Exercise objective>
Copy out, word for word, everything from the line containing "What is the distance from the shooting" down to the line containing "3. the point at 111,71", including both of those lines.

## BEGIN Material

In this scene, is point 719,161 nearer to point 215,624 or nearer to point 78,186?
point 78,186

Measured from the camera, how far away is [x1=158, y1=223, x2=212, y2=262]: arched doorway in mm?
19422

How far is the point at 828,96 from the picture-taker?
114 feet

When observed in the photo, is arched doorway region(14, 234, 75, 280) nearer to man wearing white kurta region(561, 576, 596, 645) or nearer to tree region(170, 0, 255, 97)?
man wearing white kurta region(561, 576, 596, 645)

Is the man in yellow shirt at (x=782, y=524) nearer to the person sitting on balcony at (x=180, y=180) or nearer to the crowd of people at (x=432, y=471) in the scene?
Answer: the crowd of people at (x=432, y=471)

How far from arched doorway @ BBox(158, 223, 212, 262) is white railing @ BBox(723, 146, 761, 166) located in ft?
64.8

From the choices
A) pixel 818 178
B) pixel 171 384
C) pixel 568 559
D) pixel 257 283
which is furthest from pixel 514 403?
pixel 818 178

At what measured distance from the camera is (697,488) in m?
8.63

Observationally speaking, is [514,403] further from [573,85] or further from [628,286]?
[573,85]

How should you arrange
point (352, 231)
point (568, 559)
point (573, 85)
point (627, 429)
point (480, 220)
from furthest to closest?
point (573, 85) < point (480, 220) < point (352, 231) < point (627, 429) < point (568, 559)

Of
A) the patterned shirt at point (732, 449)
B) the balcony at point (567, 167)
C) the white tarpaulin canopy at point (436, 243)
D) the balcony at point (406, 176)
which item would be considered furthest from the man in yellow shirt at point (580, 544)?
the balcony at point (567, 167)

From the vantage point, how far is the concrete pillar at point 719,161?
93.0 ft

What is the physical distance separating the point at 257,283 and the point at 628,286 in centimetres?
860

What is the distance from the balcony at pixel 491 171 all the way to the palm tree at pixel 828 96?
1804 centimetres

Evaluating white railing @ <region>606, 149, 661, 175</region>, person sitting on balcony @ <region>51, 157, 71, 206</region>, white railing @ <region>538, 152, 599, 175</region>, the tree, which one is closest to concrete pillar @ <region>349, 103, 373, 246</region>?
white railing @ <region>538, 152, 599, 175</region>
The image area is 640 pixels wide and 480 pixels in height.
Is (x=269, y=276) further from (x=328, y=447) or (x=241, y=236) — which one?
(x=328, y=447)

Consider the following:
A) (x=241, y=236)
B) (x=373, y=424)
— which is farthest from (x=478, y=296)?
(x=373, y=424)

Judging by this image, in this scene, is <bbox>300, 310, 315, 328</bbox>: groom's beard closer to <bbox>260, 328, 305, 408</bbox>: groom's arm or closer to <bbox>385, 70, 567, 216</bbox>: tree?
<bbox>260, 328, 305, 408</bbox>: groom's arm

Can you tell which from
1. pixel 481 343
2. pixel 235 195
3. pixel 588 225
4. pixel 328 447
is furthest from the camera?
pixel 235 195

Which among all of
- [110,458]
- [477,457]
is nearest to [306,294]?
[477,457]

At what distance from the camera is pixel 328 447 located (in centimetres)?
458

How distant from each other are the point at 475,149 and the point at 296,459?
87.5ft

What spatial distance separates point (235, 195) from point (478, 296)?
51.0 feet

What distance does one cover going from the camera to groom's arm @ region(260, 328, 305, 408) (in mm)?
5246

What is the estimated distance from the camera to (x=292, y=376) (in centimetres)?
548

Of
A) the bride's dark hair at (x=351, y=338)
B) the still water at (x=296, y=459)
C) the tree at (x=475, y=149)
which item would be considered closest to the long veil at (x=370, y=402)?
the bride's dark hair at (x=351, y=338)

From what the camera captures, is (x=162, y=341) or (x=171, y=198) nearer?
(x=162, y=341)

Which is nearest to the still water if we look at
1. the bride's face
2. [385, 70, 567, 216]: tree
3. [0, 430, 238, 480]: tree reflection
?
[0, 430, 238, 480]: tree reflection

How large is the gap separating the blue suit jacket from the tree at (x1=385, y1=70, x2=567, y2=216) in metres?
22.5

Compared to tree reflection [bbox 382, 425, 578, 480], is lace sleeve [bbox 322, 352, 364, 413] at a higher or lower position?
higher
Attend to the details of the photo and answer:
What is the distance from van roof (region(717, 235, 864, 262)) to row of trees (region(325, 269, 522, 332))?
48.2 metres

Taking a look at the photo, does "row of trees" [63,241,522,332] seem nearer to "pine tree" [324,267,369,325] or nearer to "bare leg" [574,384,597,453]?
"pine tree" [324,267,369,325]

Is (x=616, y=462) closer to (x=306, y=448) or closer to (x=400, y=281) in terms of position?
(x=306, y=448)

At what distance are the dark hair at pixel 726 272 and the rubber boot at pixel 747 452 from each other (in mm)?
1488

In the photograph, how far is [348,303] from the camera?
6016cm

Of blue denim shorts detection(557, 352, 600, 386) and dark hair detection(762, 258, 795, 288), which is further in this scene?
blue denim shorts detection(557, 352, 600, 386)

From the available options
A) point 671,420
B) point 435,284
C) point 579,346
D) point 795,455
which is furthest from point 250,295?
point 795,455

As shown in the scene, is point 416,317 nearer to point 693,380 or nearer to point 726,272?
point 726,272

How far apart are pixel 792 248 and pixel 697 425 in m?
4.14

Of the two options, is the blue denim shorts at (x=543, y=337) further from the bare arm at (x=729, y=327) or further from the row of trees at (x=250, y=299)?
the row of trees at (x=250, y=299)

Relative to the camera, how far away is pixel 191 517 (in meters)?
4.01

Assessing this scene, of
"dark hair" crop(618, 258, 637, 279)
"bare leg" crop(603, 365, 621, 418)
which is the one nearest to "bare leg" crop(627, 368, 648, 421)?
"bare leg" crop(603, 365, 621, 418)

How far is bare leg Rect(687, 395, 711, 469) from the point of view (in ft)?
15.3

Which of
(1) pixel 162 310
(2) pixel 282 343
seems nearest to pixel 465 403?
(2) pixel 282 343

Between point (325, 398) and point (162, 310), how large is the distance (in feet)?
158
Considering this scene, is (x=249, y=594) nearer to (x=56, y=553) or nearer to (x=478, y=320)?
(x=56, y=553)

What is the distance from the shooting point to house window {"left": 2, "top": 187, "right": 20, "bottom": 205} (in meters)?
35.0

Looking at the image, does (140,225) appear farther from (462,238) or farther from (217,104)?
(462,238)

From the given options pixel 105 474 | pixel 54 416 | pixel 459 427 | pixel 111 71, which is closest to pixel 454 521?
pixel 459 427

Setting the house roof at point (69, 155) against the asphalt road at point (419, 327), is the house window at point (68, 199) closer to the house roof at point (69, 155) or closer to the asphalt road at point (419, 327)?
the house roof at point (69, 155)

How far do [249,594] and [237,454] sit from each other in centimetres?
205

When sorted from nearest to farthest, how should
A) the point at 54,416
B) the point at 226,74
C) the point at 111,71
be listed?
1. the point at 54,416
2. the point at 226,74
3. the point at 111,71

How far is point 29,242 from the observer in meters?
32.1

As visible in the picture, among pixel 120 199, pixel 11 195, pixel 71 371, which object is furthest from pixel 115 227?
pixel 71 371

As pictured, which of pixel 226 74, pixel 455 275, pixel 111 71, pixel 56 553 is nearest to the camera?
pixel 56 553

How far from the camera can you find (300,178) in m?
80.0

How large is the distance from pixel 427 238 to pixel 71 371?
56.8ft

## END Material

Written response>
What is the distance from the shooting point to house window {"left": 2, "top": 187, "right": 20, "bottom": 205} (in meters)?
35.0

Looking at the image, does (140,225) appear farther from (462,238) or farther from (217,104)?
(462,238)

From the given options pixel 105 474 | pixel 54 416 | pixel 459 427 | pixel 111 71, which is closest to pixel 454 521?
pixel 459 427

Setting the house roof at point (69, 155) against the asphalt road at point (419, 327), is the house window at point (68, 199) closer to the house roof at point (69, 155) or closer to the asphalt road at point (419, 327)?
the house roof at point (69, 155)

How far do [249,594] and [237,454] sit from each other in centimetres?
205

When sorted from nearest to farthest, how should
A) the point at 54,416
B) the point at 226,74
C) the point at 111,71
be listed?
1. the point at 54,416
2. the point at 226,74
3. the point at 111,71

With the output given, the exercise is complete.